À l’Université de Kinshasa, la ministre de l’ESURSI a participé à une journée scientifique consacrée à l’évolution de la Constitution de 2006, dans un contexte marqué par les débats sur l’adaptation des institutions aux réalités contemporaines du pays.

KINSHASA – Dans les amphithéâtres de la Faculté de Droit de l’Université de Kinshasa (UNIKIN), hauts responsables publics, universitaires et experts du droit se sont réunis autour d’une question centrale pour l’avenir institutionnel de la République démocratique du Congo : quel avenir pour la Constitution du 18 février 2006 ?

C’est dans ce cadre que Son Excellence Madame la Ministre de l’Enseignement Supérieur et Universitaire, Recherche Scientifique et Innovation (ESURSI), la Professeure Dr Marie-Thérèse Sombo Safi Ayanne Mukuna, a pris part, le samedi 29 mai dernier, à une journée scientifique organisée par le Département de Droit public interne de la Faculté de Droit de l’UNIKIN.

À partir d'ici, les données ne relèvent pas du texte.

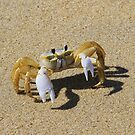 Sand Crab by Alberto  DeJesus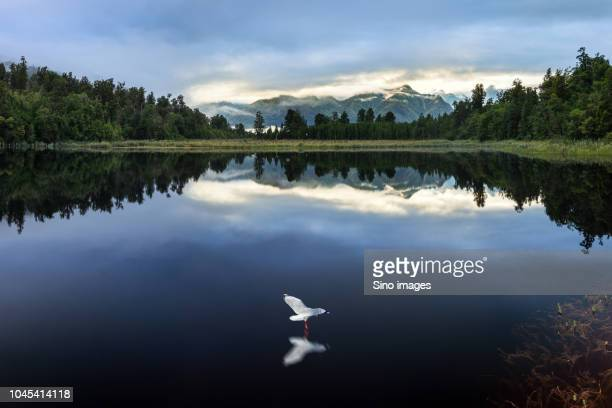 forest reflecting in lake, new zealand - image stock pictures, royalty-free photos & images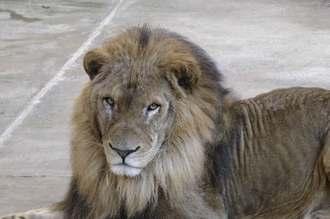 沖縄こどもの国で公開された雄ライオンのアルーシャ(沖縄こどもの国提供)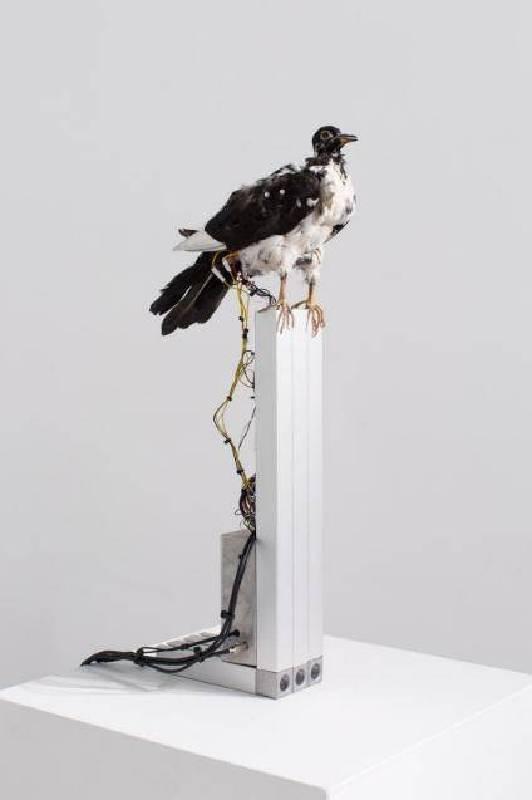 南冥有鳥,其名為鵬 /鳥類標本、鋁、3d列印物件、電子零件,12x30x60cm,2016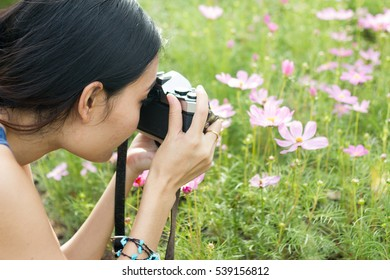Asian woman using a camera photographing in the flower garden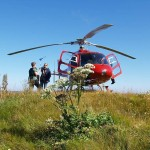 Angelica sylvestris (sløke) and Margrethe leaving us, hitching a lift on the helicopter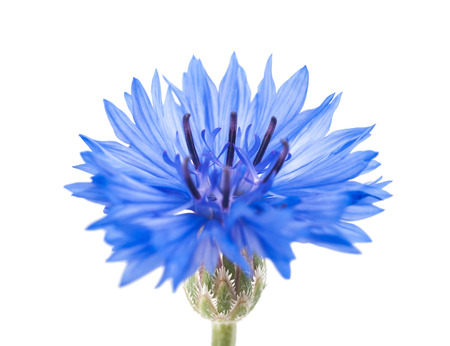 bachelor s button: Blue cornflower isolated on white background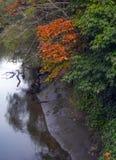 Вспышки гениальных цветов вдоль банков Duwamish Rive стоковая фотография rf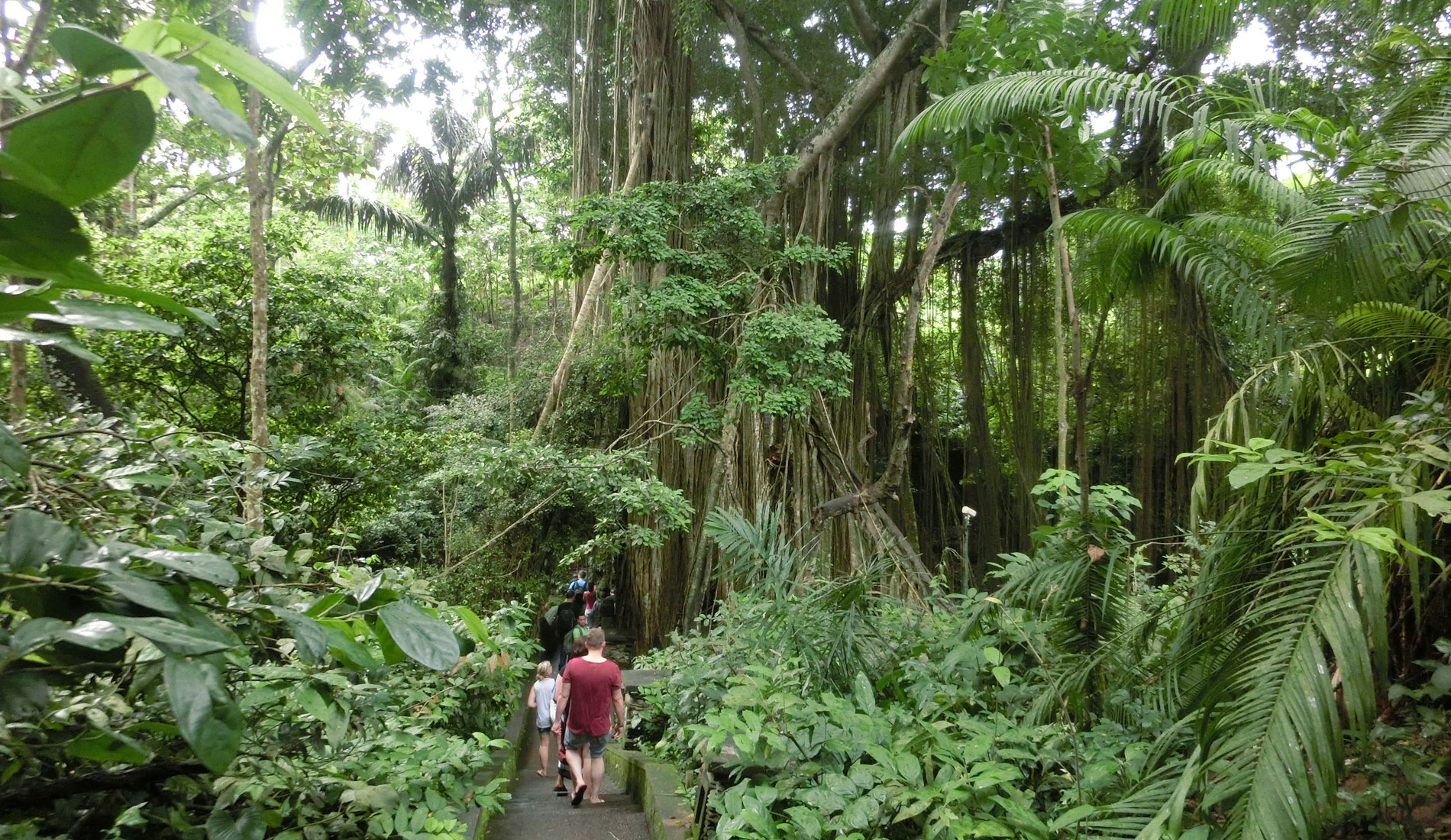 MonkeyForest - Bali Tours Activities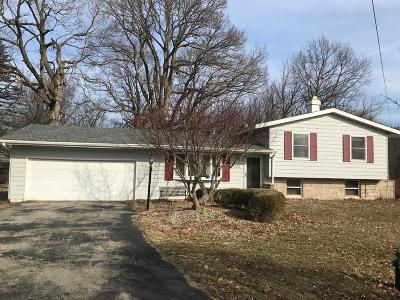 Vermilion County Single Family Home For Sale: 208 Maple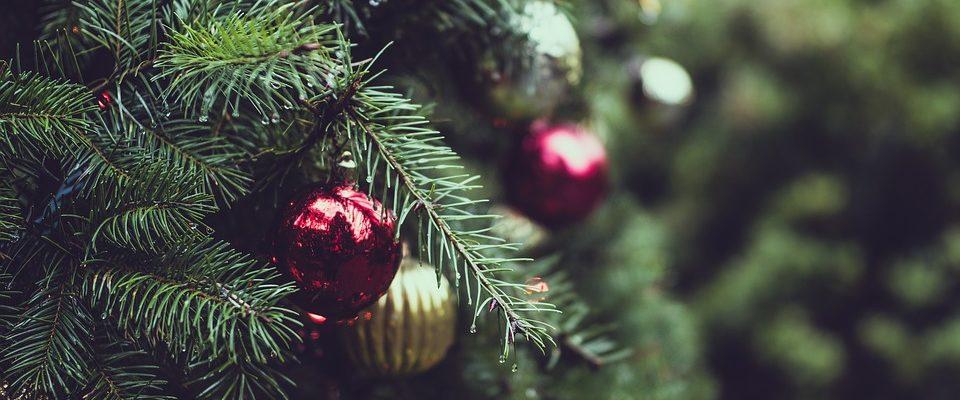 Vánoční strom Brno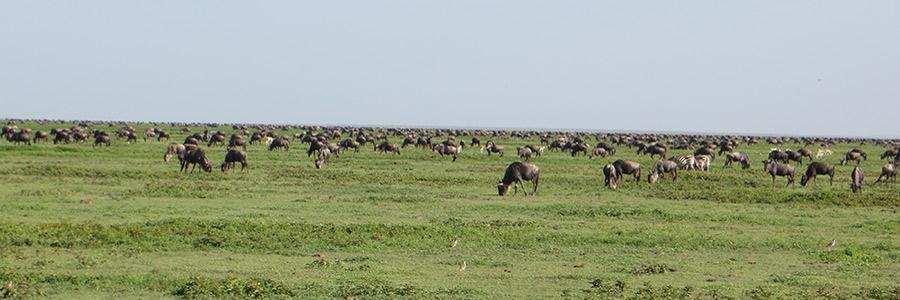 5 Days Serengeti Wildebeest Migration tour
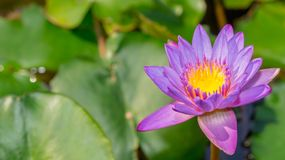 Purple waterlily flower Royalty Free Stock Images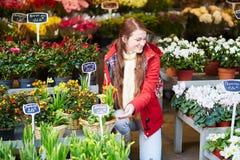 Mulher bonita que seleciona flores frescas no mercado parisiense Fotografia de Stock Royalty Free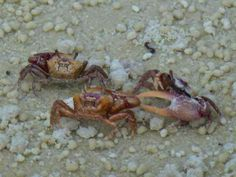 fiddler crab fight bunche beach fort myers sanibel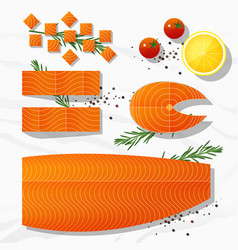 Set of fresh raw salmon fish and spices vector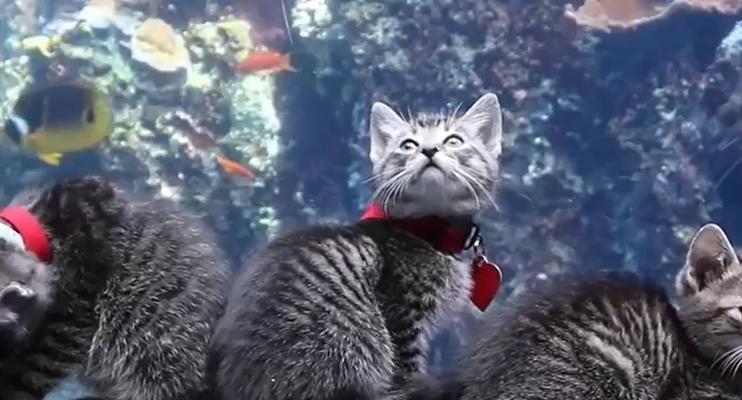 Котики и рыбки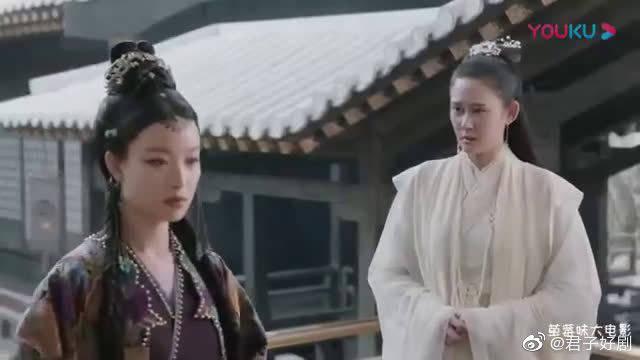 张震 倪妮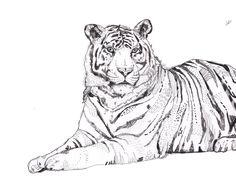 sandra dieckmann Sandra Dieckmann, Tiger Art, Illustration Art, Illustrations, Artist, Design, Animaux, Artists, Illustration
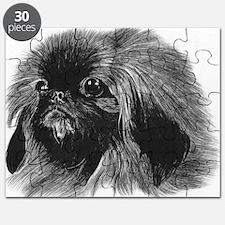 Pekingese Pencil Drawing Puzzle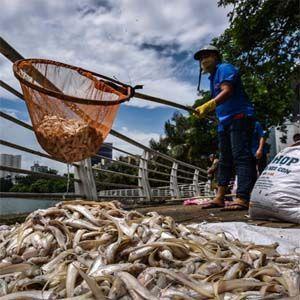 Ecosistemas: cada vez hay más muertes en masa de animales en todo el mundo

L’événement, placé sous le thème « La Constitution de la République démocratique du Congo du 18 février 2006 : hier, aujourd’hui et demain », était dédié à la mémoire du Professeur Dieudonné Kaluba Dibwa, figure reconnue du monde académique et juridique congolais.
Une réflexion scientifique sur l’évolution de la Constitution
Tout au long des travaux, les intervenants se sont penchés sur le parcours de la Constitution congolaise depuis son adoption en 2006, en analysant les avancées enregistrées, les défis rencontrés dans son application ainsi que les perspectives liées à son évolution future.
Les échanges ont permis d’examiner les mutations politiques, institutionnelles et sociales qu’a connues la République démocratique du Congo au cours des deux dernières décennies, ainsi que les mécanismes susceptibles d’adapter le cadre constitutionnel aux exigences contemporaines de gouvernance.
Dans ce contexte, la participation de la ministre Marie-Thérèse Sombo a témoigné de l’intérêt accordé par le secteur de l’Enseignement Supérieur, de la Recherche Scientifique et de l’Innovation aux débats intellectuels portant sur les grandes questions de l’État et des institutions.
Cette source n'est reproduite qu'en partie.